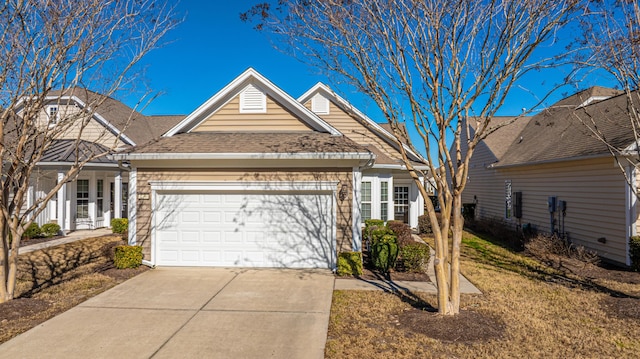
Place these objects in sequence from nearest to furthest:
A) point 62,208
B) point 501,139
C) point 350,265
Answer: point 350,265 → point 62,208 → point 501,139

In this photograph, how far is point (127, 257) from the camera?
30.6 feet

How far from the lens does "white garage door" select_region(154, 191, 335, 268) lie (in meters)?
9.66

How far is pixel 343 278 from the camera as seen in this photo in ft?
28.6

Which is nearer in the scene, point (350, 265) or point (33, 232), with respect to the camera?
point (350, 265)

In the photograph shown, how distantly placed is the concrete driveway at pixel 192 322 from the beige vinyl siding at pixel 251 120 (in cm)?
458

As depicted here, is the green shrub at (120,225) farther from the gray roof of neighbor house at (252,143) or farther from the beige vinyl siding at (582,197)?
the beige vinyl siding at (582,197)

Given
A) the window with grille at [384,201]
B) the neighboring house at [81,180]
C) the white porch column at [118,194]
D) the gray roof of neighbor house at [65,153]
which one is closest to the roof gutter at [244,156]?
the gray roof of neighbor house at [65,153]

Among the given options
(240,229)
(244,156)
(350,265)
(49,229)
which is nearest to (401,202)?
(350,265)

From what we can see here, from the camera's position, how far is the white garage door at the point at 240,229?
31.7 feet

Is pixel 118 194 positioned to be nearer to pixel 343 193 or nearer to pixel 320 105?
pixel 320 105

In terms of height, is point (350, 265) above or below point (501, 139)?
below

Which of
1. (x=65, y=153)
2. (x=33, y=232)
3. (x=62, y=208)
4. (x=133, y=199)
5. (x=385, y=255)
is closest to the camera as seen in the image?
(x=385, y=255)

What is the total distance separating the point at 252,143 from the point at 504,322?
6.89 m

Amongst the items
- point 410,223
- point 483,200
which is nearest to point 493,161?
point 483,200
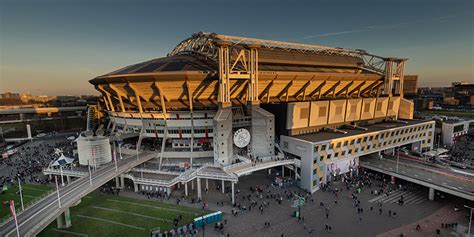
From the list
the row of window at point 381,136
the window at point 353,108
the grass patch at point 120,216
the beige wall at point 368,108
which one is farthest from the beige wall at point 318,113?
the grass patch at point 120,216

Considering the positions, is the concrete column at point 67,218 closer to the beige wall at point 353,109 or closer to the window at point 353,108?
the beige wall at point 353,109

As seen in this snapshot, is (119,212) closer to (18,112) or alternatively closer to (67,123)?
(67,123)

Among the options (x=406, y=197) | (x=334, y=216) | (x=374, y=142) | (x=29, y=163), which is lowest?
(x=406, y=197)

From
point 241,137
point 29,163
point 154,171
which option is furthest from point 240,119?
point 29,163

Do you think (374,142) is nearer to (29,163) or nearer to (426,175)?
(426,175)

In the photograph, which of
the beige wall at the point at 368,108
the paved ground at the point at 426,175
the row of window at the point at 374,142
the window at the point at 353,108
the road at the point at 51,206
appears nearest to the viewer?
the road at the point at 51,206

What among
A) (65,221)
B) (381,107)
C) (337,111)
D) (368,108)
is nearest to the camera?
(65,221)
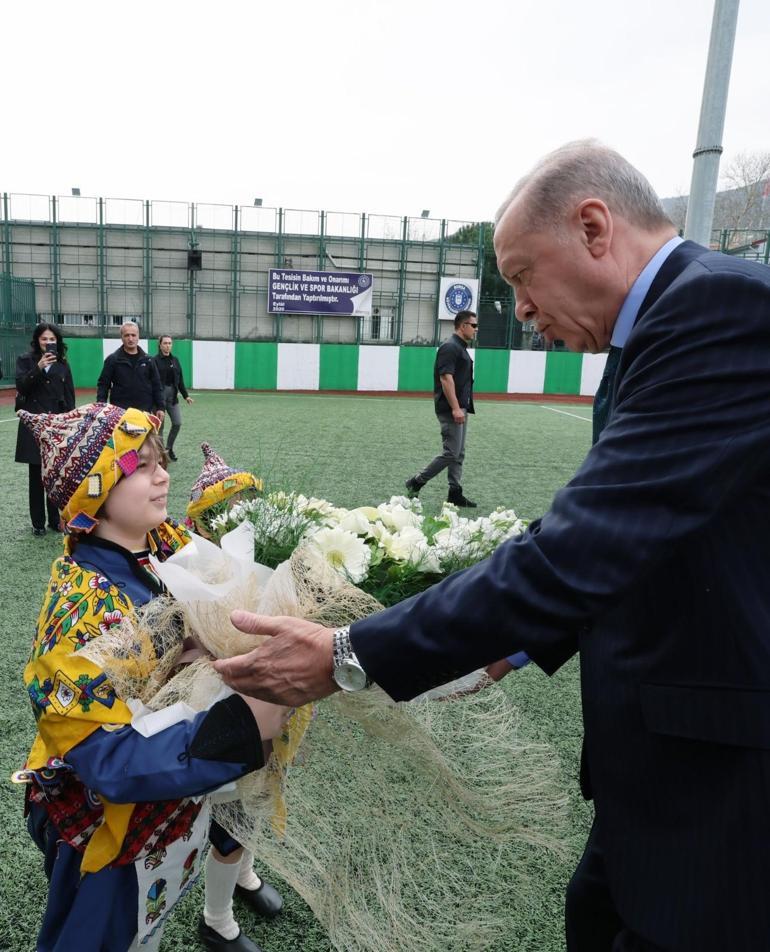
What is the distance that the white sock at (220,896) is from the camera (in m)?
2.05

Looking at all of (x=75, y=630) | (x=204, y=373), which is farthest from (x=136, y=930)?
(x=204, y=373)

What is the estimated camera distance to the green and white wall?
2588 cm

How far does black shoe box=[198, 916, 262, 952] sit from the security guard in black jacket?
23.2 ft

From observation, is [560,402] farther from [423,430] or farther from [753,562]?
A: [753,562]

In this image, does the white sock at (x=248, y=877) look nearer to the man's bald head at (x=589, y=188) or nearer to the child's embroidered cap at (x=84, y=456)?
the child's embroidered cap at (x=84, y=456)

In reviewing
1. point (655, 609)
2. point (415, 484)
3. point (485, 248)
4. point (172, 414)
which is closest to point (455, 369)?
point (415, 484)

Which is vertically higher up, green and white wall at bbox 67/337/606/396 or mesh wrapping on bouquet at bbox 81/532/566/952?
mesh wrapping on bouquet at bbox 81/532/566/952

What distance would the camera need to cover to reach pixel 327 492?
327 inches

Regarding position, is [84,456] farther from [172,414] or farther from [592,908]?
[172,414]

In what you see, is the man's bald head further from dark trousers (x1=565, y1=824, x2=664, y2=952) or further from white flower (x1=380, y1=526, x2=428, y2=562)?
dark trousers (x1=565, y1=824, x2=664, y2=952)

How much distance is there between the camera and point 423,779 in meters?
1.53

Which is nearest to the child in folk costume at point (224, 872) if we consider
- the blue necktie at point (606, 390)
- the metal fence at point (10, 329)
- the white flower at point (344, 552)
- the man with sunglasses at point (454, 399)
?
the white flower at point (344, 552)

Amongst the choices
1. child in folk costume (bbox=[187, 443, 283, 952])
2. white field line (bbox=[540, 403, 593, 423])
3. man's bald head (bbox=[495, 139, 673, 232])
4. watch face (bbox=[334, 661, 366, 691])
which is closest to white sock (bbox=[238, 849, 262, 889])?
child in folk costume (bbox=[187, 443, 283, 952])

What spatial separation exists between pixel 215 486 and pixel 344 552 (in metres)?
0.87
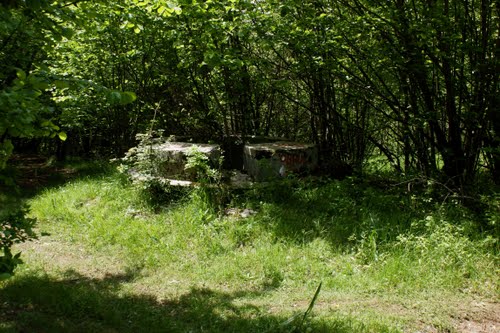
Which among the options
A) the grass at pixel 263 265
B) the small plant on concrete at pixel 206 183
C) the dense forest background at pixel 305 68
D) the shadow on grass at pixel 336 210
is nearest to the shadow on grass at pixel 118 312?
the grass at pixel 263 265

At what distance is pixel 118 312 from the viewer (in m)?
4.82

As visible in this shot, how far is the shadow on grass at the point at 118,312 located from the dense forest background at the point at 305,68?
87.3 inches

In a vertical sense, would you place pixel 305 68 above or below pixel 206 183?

· · · ·

WRITTEN EXERCISE:
Reproduce the data above word for word, omitting the pictures.

ANSWER IN FULL:
Place these objects in sequence from nearest to furthest:
A) point 62,208
B) point 501,139
C) point 350,265
Answer: point 350,265 → point 62,208 → point 501,139

In this photograph, how far is point (127, 257) from the camera?
30.6 feet

How far from the lens does "white garage door" select_region(154, 191, 335, 268) lie (in meters)?
9.66

How far is pixel 343 278 from the camera as seen in this photo in ft?
28.6

Which is nearer in the scene, point (350, 265) or point (33, 232), with respect to the camera?
point (350, 265)

In the photograph shown, how distantly placed is the concrete driveway at pixel 192 322 from the beige vinyl siding at pixel 251 120 (in cm)?
458

As depicted here, is the green shrub at (120,225) farther from the gray roof of neighbor house at (252,143) or farther from the beige vinyl siding at (582,197)?
the beige vinyl siding at (582,197)

Given
A) the window with grille at [384,201]
B) the neighboring house at [81,180]
C) the white porch column at [118,194]
D) the gray roof of neighbor house at [65,153]
which one is closest to the roof gutter at [244,156]?
the gray roof of neighbor house at [65,153]

Among the given options
(240,229)
(244,156)
(350,265)
(49,229)
which is nearest to (401,202)?
(350,265)

From what we can see here, from the camera's position, how far is the white garage door at the point at 240,229?
31.7 feet

Is pixel 118 194 positioned to be nearer to pixel 343 193 or nearer to pixel 320 105?
pixel 320 105

In terms of height, is point (350, 265) above or below point (501, 139)?
below

Which of
1. (x=65, y=153)
2. (x=33, y=232)
3. (x=62, y=208)
4. (x=133, y=199)
5. (x=385, y=255)
is closest to the camera as seen in the image?
(x=385, y=255)

What is the total distance separating the point at 252,143 from the point at 504,322?
6.89 m

Amongst the items
- point 410,223
- point 483,200
which is nearest to point 493,161?
point 483,200
From the list
the row of window at point 381,136
the window at point 353,108
the grass patch at point 120,216
the beige wall at point 368,108
which one is farthest from the beige wall at point 318,113?
the grass patch at point 120,216

Considering the positions, is the concrete column at point 67,218 closer to the beige wall at point 353,109 or closer to the window at point 353,108?
the beige wall at point 353,109

As seen in this snapshot, is (119,212) closer to (18,112) or alternatively closer to (67,123)?
(67,123)

Among the options (x=406, y=197) | (x=334, y=216) | (x=374, y=142) | (x=29, y=163), which is lowest?
(x=406, y=197)

From
point 241,137
point 29,163
point 154,171
which option is furthest from point 240,119?
point 29,163

Do you think (374,142) is nearer to (29,163) or nearer to (426,175)?
(426,175)

In the photograph, which of
the beige wall at the point at 368,108
the paved ground at the point at 426,175
the row of window at the point at 374,142
the window at the point at 353,108
the road at the point at 51,206
appears nearest to the viewer?
the road at the point at 51,206

What among
A) (65,221)
B) (381,107)
C) (337,111)
D) (368,108)
is nearest to the camera?
(65,221)
What is the distance that the white sock at (220,896) is from the camera (in m)?
2.05

Looking at all of (x=75, y=630) | (x=204, y=373), which is farthest from (x=136, y=930)?
(x=204, y=373)

What is the estimated camera distance to the green and white wall?
2588 cm

How far does black shoe box=[198, 916, 262, 952] sit from the security guard in black jacket?
23.2 ft

From observation, is [560,402] farther from [423,430] or farther from [753,562]?
A: [753,562]

In this image, does the white sock at (x=248, y=877) look nearer to the man's bald head at (x=589, y=188) or nearer to the child's embroidered cap at (x=84, y=456)?
the child's embroidered cap at (x=84, y=456)

In reviewing
1. point (655, 609)
2. point (415, 484)
3. point (485, 248)
4. point (172, 414)
which is closest to point (455, 369)?
point (415, 484)

Which is vertically higher up, green and white wall at bbox 67/337/606/396 or mesh wrapping on bouquet at bbox 81/532/566/952?
mesh wrapping on bouquet at bbox 81/532/566/952

What distance would the camera need to cover to reach pixel 327 492?
327 inches

Regarding position, is [84,456] farther from [172,414] or farther from [592,908]?
[172,414]

In what you see, is the man's bald head further from dark trousers (x1=565, y1=824, x2=664, y2=952) or further from white flower (x1=380, y1=526, x2=428, y2=562)?
dark trousers (x1=565, y1=824, x2=664, y2=952)

How much distance is there between the camera and point 423,779 in meters?
1.53

Which is nearest to the child in folk costume at point (224, 872) if we consider
- the blue necktie at point (606, 390)
- the metal fence at point (10, 329)
- the white flower at point (344, 552)
- the man with sunglasses at point (454, 399)
?
the white flower at point (344, 552)

Amongst the choices
1. child in folk costume (bbox=[187, 443, 283, 952])
2. white field line (bbox=[540, 403, 593, 423])
3. man's bald head (bbox=[495, 139, 673, 232])
4. watch face (bbox=[334, 661, 366, 691])
which is closest to white sock (bbox=[238, 849, 262, 889])?
child in folk costume (bbox=[187, 443, 283, 952])

What spatial separation exists between pixel 215 486 and pixel 344 552 (in metres)?
0.87
Which among the options
A) the grass at pixel 263 265
B) the small plant on concrete at pixel 206 183
C) the dense forest background at pixel 305 68
D) the shadow on grass at pixel 336 210
is nearest to the shadow on grass at pixel 118 312?
the grass at pixel 263 265

At what distance is pixel 118 312 from the viewer (in m)?
4.82

As visible in this shot, how far is the shadow on grass at the point at 118,312 located from the dense forest background at the point at 305,68?
87.3 inches

In a vertical sense, would you place pixel 305 68 above or below pixel 206 183?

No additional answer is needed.